SUPPLEMENTARY INFORMATION:
    1. Authority: The proposed action is being conducted under the 
authority of United States Senate, Committee on Public Works resolution 
dated May 16, 1955; and United States House of Representatives, 
Committee on Public Works and Transportation resolution dated March 11, 
1982.
    2. Background: a. The Corps is initiating a study to identify and 
evaluate feasible alternatives to maintain environmentally sustainable 
commercial river navigation on the upper 40 miles of the Ohio River in 
Pennsylvania. Existing locks and dams to be considered in this study 
are the Emsworth, Dashields, and Montgomery (EDM) locks and dams. The 
EDM facilities are the uppermost three of the 19 facilities forming the 
Ohio River Navigation System. This system provides navigable depths the 
full 981-mile length of the river between its origin at the ``Point'' 
in Pittsburgh, PA, to its mouth at Cairo, IL.
    b. Emsworth is the oldest operating facility of the Ohio River 
system. Its locks date from 1921, while its original fixed crest dams 
were replaced in 1938 with higher gated structures. Dashields and 
Montgomery locks and dams were placed into operation in 1929 and 1936, 
respectively. Locks and Dams 52 and 53 near the river's mouth are the 
only other pre-World War II facilities on the Ohio River system, and 
these are in the process of being replaced by a single facility, 
Olmsted Locks and Dam.
    c. Emsworth, Dashields, and Montgomery each have two lock chambers, 
a main chamber measuring 110' x 600' and an auxiliary 
chamber measuring 56' x 360'. Compared to the 110' x 1,200' main lock 
chambers at the modern Ohio River facilities, they are the lowest 
capacity locks on the river. They form a bottleneck between the modern 
downstream Ohio River navigation structures and the tributary 
Monongahela River locks with their 720-foot chambers. The disparity in 
capacity is magnified during main chamber closures when all traffic 
must use the small 56' x 360' chambers. These small chambers can only 
process one barge at a time, necessitating multiple lockages for 
typical tows of as many as 15 barges, more or less. This study will

[[Page 57488]]

consider the potential benefits of larger main lock chambers at EDM.

● ● ●

> [What you should do]:
Continue the notice about the Emsworth, Dashields, and Montgomery locks and dams study from its last sentence.

> [Available data]:

● ● ●

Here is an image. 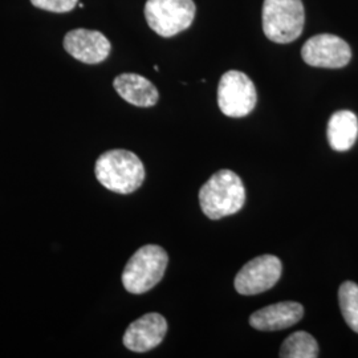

● ● ●

> [Result for this exercise]:
    d. Additional concerns at EDM involve the structural integrity of 
the aged concrete lock walls. Internal cracks throughout the concrete 
lock walls may eventually propagate through entire wall sections and 
lead to significant movements of wall sections. A major cause of 
cracking is concrete deterioration. Because these three locks and dams 
were constructed prior to the advent of air-entrainment in concrete, 
the concrete has been particularly susceptible to weathering and 
freeze-thaw damage. Another source of concern is that concrete 
construction practices of the 1920's and 1930's, including mix-design, 
placement, consolidation, curing, and cold/hot weather protection, were 
much less stringent compared to the quality control tolerances required 
for a similar project constructed today. Still another contributing 
factor is the raising of the Emsworth Dams and pool in 1938, which 
increased the head between the upper and lower pools and increased 
structural loads on the concrete lock walls.
    e. Major rehabilitations on the EDM lock and approach walls 
undertaken in the 1980s addressed short-term issues, but there remains 
a concern about their long-term effectiveness. Prior to these major 
rehabilitation efforts, lock wall surfaces were in advanced stages of 
deterioration and there were concerns about the stability of various 
wall sections. Degraded concrete surfaces were removed, and a 12-inch 
overlay of new concrete was provided in an attempt to retard 
deterioration rates by preventing water from reaching the interior 
concrete. However, despite these efforts, water is apparently still 
reaching the interior concrete and causing it to become saturated and 
susceptible to additional deterioration.
    f. Following years of different attempts at estimating concrete 
structural reliability, including the possible development of 
analytical models and expert opinion, it was decided that a condition 
assessment of these three projects and expert opinion were the 
appropriate tools to complete this essential task. In September of 2000 
a five-person panel of experts was assembled to estimate the current 
and future reliability of the structures on the upper Ohio River. This 
panel of experts established probabilities of failures, the potential 
consequences for various failure modes and estimated the impacts to the 
expected service life of several repair or replacement options for 
concrete wall sections.
    g. The U.S. Army Corps of Engineers, Great Lakes and Ohio River 
Division, is nearing completion of a system-wide study of Ohio river 
navigation projects. The study was initiated in 1995 and is referred to 
as the Ohio River Mainstem System Study (ORMSS). ORMSS is being 
conducted by a team of specialists from the Corps' Louisville, 
Huntington, Nashville, and Pittsburgh districts. The product of this 
study is a ``System Investment Plan,'' which will be the strategic 
``roadmap for reinvestment'' establishing priorities for expenditure of 
federal funds on the navigation system and recommending site-specific 
feasibility studies.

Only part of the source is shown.